((

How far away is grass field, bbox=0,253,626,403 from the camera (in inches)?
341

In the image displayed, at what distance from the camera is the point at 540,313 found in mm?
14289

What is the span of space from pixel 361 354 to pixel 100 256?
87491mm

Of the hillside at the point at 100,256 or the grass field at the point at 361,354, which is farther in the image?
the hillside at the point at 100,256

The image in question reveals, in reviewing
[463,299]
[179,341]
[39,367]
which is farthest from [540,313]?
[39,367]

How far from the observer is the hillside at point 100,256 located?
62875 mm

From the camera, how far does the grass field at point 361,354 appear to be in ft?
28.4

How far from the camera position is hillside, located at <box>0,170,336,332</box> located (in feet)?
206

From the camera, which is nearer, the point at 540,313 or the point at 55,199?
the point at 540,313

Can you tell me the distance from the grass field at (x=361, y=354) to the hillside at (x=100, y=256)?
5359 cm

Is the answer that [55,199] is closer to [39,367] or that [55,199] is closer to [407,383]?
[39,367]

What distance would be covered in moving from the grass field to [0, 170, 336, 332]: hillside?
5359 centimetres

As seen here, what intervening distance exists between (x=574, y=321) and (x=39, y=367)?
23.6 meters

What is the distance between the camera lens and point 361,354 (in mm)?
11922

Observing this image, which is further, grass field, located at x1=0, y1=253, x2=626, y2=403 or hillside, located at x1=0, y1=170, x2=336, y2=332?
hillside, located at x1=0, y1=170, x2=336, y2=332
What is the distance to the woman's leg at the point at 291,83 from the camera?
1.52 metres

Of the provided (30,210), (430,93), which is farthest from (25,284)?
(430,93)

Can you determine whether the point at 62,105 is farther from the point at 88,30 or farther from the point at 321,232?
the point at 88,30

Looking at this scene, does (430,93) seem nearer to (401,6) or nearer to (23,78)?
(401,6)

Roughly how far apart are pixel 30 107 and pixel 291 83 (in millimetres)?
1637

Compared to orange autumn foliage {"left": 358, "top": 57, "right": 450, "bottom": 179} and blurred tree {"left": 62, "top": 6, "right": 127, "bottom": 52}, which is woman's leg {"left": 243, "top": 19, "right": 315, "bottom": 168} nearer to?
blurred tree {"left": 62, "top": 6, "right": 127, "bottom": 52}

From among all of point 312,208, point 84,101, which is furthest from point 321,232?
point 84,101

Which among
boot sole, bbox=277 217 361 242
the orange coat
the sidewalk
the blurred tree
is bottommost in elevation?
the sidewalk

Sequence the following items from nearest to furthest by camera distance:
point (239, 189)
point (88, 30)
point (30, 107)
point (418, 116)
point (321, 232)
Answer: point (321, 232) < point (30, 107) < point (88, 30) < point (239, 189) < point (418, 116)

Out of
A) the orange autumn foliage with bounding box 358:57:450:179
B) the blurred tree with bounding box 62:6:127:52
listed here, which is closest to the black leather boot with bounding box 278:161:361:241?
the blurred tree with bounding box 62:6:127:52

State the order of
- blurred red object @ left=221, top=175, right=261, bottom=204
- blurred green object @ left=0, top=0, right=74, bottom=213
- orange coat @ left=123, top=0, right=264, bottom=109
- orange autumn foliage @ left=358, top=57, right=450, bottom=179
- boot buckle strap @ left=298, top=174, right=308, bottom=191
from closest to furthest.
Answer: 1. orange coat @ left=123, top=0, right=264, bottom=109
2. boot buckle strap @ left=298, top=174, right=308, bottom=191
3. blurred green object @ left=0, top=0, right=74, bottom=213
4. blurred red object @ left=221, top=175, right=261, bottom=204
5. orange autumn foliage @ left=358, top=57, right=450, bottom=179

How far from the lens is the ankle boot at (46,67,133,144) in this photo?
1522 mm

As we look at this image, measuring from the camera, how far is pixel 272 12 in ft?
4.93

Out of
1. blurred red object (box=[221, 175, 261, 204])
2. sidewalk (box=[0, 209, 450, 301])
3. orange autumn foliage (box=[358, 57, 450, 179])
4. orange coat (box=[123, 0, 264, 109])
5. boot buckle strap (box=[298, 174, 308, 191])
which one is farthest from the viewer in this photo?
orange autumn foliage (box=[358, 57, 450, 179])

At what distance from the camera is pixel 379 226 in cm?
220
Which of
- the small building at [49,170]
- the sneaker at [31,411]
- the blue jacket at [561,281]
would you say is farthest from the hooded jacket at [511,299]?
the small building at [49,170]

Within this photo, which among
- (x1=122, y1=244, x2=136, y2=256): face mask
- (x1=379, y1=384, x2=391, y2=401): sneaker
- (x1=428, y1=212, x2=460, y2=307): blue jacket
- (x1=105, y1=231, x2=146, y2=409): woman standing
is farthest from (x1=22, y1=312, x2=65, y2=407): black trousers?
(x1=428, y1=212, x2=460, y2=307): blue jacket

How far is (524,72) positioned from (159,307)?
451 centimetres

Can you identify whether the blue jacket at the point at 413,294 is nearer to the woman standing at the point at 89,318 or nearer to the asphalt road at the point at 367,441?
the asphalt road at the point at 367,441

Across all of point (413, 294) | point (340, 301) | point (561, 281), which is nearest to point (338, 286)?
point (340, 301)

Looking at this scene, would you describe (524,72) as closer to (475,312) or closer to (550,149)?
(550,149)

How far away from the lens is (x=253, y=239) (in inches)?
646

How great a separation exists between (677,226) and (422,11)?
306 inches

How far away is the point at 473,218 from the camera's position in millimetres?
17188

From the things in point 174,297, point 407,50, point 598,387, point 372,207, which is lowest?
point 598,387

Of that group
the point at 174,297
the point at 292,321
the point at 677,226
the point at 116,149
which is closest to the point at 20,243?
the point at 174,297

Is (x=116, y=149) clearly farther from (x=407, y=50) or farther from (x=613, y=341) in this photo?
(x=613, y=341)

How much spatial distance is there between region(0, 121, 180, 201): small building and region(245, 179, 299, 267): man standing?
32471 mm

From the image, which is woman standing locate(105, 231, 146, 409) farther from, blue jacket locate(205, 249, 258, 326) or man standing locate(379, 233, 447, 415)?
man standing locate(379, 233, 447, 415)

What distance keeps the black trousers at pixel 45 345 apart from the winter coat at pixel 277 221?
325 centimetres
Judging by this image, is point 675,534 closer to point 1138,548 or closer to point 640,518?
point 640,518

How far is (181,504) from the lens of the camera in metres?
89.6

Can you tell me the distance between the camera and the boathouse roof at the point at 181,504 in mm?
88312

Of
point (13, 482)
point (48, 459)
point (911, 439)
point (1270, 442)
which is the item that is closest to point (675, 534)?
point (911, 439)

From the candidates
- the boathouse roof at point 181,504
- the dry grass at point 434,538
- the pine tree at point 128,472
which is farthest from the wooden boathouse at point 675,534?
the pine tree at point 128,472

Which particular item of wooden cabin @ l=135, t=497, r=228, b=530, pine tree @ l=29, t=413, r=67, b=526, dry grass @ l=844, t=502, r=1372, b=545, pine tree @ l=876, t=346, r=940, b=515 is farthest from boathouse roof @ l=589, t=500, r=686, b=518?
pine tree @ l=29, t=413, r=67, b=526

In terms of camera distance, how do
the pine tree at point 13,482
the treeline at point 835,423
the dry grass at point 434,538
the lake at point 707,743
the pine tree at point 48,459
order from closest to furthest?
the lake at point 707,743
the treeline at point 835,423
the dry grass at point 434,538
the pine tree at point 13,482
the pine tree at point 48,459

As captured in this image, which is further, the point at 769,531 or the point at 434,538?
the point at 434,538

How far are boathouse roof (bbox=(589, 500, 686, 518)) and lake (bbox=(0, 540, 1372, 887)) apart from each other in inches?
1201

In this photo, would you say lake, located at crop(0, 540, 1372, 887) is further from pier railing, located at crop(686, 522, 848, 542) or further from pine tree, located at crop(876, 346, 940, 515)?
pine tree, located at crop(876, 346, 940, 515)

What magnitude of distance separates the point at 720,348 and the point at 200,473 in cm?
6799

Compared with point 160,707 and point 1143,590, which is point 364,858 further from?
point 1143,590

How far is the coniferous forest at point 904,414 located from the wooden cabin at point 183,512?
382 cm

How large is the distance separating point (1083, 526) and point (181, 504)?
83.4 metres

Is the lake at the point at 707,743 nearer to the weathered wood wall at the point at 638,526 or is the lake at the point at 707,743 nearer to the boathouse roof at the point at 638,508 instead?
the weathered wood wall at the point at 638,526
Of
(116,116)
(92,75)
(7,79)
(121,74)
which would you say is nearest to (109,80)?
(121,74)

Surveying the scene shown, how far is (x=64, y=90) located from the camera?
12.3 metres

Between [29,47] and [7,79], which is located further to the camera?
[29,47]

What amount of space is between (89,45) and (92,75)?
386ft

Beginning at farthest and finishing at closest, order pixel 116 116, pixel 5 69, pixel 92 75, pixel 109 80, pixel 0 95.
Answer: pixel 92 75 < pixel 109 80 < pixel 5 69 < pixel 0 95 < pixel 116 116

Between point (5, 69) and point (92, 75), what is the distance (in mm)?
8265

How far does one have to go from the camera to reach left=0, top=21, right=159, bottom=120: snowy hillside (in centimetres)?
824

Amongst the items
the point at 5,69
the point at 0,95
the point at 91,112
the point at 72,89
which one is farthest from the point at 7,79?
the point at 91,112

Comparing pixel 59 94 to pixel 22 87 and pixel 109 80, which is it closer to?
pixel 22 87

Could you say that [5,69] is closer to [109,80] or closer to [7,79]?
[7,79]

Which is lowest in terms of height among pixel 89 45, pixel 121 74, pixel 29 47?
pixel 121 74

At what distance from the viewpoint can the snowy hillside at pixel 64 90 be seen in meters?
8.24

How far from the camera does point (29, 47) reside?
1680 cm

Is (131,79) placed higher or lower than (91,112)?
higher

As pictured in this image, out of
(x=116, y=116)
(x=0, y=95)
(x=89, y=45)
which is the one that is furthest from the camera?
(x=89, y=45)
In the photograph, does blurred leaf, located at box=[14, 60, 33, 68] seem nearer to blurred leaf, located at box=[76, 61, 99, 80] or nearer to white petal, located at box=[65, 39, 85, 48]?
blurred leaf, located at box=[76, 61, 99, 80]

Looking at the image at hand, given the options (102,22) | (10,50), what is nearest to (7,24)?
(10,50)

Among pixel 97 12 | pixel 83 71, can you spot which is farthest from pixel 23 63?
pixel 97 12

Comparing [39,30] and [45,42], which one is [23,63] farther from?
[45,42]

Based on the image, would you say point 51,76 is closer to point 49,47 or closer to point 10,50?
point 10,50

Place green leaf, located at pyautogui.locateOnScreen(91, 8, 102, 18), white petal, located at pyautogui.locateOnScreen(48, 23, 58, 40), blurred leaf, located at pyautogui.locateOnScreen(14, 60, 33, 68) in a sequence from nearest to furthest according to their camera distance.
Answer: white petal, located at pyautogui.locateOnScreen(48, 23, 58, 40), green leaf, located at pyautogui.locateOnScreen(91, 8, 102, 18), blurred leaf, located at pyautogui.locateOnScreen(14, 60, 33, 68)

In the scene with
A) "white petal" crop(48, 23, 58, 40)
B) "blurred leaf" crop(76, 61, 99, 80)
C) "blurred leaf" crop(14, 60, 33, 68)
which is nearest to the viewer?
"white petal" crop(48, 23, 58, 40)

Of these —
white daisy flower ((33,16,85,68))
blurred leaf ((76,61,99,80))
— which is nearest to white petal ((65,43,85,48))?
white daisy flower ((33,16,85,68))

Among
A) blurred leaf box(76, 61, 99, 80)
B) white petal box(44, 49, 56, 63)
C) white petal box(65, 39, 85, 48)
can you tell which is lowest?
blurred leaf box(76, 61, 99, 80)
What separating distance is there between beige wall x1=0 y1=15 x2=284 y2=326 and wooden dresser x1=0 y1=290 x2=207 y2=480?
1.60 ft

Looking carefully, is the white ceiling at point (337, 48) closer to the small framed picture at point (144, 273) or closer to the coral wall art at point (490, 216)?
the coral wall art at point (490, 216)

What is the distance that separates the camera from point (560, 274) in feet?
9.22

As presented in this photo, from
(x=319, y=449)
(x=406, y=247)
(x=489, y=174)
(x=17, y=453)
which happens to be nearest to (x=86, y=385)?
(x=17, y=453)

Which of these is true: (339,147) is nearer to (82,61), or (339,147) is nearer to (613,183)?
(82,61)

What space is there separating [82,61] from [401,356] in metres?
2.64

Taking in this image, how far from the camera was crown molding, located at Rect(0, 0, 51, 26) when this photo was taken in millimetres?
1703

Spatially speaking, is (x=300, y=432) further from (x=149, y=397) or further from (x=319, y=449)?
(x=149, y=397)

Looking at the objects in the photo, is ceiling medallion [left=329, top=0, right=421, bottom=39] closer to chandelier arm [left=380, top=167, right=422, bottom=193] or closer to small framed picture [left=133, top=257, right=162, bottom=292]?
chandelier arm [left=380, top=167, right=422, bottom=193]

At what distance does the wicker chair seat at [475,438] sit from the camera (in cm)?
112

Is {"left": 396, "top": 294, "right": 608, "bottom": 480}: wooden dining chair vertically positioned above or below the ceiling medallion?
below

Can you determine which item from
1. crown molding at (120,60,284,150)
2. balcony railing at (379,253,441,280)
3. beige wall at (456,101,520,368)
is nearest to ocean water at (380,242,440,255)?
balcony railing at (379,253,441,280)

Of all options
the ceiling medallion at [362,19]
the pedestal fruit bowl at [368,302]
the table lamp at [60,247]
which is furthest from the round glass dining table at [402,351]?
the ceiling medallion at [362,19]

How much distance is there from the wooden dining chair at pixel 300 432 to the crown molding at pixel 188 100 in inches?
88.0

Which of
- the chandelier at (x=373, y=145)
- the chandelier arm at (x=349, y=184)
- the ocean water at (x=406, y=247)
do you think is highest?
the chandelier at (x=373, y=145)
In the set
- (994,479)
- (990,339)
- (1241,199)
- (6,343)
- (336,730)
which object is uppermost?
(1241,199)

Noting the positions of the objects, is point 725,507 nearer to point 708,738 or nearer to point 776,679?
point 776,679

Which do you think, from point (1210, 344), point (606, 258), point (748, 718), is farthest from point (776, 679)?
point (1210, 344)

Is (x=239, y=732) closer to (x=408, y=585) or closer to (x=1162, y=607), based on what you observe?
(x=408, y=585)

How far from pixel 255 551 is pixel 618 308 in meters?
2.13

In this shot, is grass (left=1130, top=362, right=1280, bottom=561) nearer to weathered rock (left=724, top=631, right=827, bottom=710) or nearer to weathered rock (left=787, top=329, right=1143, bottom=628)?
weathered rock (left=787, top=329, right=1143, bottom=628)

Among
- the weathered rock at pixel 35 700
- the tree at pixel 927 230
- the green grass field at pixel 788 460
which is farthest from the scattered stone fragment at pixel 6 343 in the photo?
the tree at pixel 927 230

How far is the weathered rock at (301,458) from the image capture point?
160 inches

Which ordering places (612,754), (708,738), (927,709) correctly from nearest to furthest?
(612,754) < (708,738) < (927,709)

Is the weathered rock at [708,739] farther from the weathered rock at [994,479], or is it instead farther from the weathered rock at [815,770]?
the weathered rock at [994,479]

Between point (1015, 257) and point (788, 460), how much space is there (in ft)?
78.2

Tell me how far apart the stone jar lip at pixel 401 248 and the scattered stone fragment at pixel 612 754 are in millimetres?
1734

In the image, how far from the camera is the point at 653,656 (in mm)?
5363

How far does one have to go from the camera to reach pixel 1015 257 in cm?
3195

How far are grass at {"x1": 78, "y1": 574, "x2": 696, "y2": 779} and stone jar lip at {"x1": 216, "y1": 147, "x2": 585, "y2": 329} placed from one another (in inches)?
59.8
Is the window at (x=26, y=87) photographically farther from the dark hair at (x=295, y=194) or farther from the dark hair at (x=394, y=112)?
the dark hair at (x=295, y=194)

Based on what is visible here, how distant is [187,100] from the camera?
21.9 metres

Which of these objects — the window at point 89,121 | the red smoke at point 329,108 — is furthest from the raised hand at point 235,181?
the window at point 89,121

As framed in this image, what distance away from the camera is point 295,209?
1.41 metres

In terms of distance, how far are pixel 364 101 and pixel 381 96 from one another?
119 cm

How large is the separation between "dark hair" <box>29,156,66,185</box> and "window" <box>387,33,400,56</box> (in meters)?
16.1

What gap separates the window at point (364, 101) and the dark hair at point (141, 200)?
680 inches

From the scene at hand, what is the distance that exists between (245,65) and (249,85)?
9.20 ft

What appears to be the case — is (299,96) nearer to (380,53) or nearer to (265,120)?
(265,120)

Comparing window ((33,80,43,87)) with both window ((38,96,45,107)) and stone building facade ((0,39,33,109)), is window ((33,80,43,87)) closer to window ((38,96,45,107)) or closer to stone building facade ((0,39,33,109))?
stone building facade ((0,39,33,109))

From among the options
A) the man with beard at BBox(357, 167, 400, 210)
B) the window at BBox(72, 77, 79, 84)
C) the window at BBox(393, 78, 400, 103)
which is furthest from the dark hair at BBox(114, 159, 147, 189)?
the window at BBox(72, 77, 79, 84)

))

Repeat exactly the lines from the line containing "As framed in" through the end of the listing above; both boundary lines are part of the output.

Task output:
As framed in this image, what distance away from the camera is point 295,209?
1.41 metres

In terms of distance, how far are pixel 364 101 and pixel 381 96 from one another?
119 cm

How large is the separation between "dark hair" <box>29,156,66,185</box> and "window" <box>387,33,400,56</box> (in meters)?
16.1

What gap separates the window at point (364, 101) and the dark hair at point (141, 200)?
680 inches

From the scene at hand, what is the distance that exists between (245,65) and (249,85)?
9.20 ft

What appears to be the case — is (299,96) nearer to (380,53) or nearer to (265,120)?
(265,120)

Comparing window ((33,80,43,87)) with both window ((38,96,45,107)) and stone building facade ((0,39,33,109)), is window ((33,80,43,87)) closer to window ((38,96,45,107)) or closer to stone building facade ((0,39,33,109))?
stone building facade ((0,39,33,109))

From among the options
A) the man with beard at BBox(357, 167, 400, 210)
B) the window at BBox(72, 77, 79, 84)
C) the window at BBox(393, 78, 400, 103)
which is furthest from the dark hair at BBox(114, 159, 147, 189)?
the window at BBox(72, 77, 79, 84)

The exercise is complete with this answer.